Before he launched his famous first 100 days, Franklin Roosevelt proclaimed that “the country demands bold, persistent experimentation.” He understood that the best way to protect the mandate he had won was to expend his political capital, to treat his popularity as a tool for governing rather than as an asset to be hoarded until the next election. He was re-elected three ; times. George Bush is living proof that the opposite approach leads to failure.

Clinton has pledged, in the spirit of Roosevelt, to spend his first 100 days reigniting the nation’s economic confidence. Instead of accepting a muddle- through series of compromises that offends few factions, he must be a leader, working with the new Democratic Congress to produce the kind of jolt that will cause Americans in their corner coffee shops to talk once again about the future with hope, not fear. The rare combination of an administration and both houses of Congress controlled by the same party means that the President can be held accountable for a change. But it also means that Clinton must prevent his seductive rhetoric about “infrastructure investments” from being translated by Congress into pork-barrel programs.

Clinton’s willingness to move beyond some of the old-time Democratic religion is auspicious. He has spoken eloquently of the need to redefine liberalism: the language of entitlements and rights and special-interest demands, he says, must give way to talk of responsibilities and duties. “We’re going to empower people to take control of their own lives, then hold them accountable for doing so,” he says.

COMBINING CONSERVATIVE VALUES SUCH AS RESPONsibility and self-help with liberal ones like tolerance and generosity — which is precisely the covenant that Clinton proposes — could conquer the corrosive tactic of making wedge issues out of racial fears and sexual prejudices. In his acceptance speech at the Democratic Convention, Clinton decried the us-vs.-them politics of division. “This is America,” he said. “There is no ‘them’; there is only us.” He then maneuvered to ensure that, unlike in 1988, in fact unlike in any election since 1960, race was not an issue. Partly he achieved this by shying away from being cast as the tribune for the poor and blacks. Now he faces the more exalted challenge of acting affirmatively to heal the racial and cultural tensions that have frayed America’s social quilt.
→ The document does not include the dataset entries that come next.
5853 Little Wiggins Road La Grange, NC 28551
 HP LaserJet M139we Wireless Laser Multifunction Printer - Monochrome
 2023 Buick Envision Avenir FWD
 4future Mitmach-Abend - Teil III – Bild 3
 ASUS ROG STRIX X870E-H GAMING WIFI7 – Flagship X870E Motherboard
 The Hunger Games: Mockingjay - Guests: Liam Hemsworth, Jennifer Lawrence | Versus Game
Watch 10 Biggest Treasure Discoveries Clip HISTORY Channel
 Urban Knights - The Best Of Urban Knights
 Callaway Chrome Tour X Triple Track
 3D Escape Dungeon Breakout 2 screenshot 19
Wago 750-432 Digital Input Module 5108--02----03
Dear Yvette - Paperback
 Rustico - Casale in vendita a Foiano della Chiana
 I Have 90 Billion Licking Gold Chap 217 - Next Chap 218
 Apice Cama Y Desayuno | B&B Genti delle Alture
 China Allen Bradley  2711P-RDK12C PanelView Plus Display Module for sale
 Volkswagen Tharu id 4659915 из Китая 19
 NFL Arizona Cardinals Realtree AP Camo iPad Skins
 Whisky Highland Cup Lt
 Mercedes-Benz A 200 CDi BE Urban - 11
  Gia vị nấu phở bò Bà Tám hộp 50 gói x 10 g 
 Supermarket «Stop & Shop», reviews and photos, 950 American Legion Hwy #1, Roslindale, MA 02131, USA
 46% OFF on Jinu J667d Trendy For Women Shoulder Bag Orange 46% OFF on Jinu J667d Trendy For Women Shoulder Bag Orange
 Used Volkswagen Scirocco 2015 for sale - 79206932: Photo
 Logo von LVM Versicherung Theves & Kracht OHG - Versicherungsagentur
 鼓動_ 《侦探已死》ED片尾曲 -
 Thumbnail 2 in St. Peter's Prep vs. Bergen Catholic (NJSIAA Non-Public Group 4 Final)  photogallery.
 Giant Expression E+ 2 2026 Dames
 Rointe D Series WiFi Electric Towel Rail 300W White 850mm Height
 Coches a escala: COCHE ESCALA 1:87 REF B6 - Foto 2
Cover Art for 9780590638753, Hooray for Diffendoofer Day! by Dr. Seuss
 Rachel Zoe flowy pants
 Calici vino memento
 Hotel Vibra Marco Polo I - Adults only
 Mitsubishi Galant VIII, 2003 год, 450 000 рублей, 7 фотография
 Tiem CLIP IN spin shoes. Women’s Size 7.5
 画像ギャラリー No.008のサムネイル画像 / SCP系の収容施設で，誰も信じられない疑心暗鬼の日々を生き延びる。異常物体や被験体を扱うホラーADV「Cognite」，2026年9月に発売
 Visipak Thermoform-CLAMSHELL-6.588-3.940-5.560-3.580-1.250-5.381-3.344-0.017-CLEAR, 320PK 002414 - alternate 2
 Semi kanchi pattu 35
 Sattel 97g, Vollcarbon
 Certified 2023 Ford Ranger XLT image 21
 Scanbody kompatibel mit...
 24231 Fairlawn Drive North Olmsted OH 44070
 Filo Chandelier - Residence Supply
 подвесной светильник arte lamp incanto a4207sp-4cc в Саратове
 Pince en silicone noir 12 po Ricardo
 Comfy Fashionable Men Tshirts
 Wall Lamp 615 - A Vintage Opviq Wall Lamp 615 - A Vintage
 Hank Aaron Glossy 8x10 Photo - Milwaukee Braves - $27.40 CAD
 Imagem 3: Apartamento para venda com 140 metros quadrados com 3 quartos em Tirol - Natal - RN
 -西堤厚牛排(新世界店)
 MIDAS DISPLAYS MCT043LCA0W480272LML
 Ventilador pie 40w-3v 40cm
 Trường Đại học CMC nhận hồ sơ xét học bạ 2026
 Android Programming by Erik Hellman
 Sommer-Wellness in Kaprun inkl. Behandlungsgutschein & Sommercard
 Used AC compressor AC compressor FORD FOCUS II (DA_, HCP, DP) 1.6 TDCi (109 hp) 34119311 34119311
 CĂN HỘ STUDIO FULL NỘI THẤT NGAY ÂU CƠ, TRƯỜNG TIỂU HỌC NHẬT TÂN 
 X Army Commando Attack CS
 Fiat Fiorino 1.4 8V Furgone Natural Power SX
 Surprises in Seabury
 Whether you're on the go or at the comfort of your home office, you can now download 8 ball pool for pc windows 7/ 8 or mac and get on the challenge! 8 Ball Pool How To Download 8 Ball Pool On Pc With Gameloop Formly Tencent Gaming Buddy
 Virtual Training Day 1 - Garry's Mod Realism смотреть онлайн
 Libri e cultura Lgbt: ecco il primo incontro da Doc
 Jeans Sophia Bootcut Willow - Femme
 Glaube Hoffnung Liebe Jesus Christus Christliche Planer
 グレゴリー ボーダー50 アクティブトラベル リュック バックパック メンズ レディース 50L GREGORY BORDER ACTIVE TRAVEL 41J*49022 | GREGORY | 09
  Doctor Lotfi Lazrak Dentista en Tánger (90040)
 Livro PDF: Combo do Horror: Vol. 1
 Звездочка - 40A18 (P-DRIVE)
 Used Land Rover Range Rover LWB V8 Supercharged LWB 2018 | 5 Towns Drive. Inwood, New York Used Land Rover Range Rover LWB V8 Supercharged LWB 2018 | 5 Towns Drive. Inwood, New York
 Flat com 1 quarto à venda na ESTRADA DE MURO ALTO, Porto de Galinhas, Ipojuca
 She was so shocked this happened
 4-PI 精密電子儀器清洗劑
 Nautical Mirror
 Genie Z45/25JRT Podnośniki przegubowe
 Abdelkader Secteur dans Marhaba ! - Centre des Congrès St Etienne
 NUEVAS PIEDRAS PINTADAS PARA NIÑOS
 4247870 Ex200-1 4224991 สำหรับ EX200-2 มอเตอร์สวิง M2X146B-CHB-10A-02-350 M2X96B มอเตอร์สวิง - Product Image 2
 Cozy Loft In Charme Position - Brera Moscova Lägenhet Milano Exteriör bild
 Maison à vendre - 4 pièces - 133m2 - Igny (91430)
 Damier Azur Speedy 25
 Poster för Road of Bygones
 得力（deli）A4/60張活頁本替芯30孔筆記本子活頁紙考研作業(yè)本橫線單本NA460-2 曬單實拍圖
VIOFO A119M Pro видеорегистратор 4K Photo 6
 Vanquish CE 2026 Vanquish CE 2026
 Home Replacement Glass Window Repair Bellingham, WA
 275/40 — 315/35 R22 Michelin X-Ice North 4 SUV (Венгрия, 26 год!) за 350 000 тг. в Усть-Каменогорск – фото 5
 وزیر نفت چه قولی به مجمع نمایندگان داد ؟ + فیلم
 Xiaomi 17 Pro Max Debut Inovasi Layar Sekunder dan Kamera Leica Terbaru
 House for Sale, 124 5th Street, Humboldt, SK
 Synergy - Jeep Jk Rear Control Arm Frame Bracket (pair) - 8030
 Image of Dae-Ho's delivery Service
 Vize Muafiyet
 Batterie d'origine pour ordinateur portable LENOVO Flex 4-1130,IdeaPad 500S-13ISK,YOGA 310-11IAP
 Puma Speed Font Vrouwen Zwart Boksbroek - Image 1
By reviving a sense of common citizenship and civic good, by exalting the notions of public purpose and mutual obligation, America could grope toward a cease-fire in its divisive culture wars. Rather than being rhetorical weapons used to divide the country, such words as values and family could become unifying themes in a quest for common ground. Only then will America begin to cope with poverty, race, welfare, discrimination, abortion and even the deficit.

< Clinton has the credentials to lead such a unifying crusade. Unlike George Bush or Ross Perot, he has an intuitive feel for America’s changing patterns. He is comfortable with women as equal partners in the workplace, in government and in marriages like his own. As an exemplar of the new South, he has dealt with blacks and gays, as well as good ole boys and businessmen, on a daily basis with mutual respect. And unlike any other prominent Democrat since Jimmy Carter, he is not tone deaf to the religious chords that can help bind American society. Not only does he know how to clap on the back-beat of gospel hymns, he also draws unabashed strength from his Baptist upbringing.

With all that is at stake and with all the hope that America has invested in him, Clinton can scarcely afford to prove unequal to his task. Another failed one-term presidency would reinforce not only the notion that government cannot cope, but also the clawing anxiety that the country and its economy may be heading toward an inexorable decline. It would deal a further blow to the two- party system, opening the door to a stronger Perot or Perot-like candidacy in 1996.

So Clinton has not just an opportunity but an awesome obligation: to make Americans believe once again that they are masters of an ever improving destiny. When John Kennedy, leaving Boston for Washington just after his election, listed the questions by which history would judge his Administration, he began with, “First, were we truly men of courage?” Bill Clinton, who put the same sort of question to his country, now has the chance to answer it himself.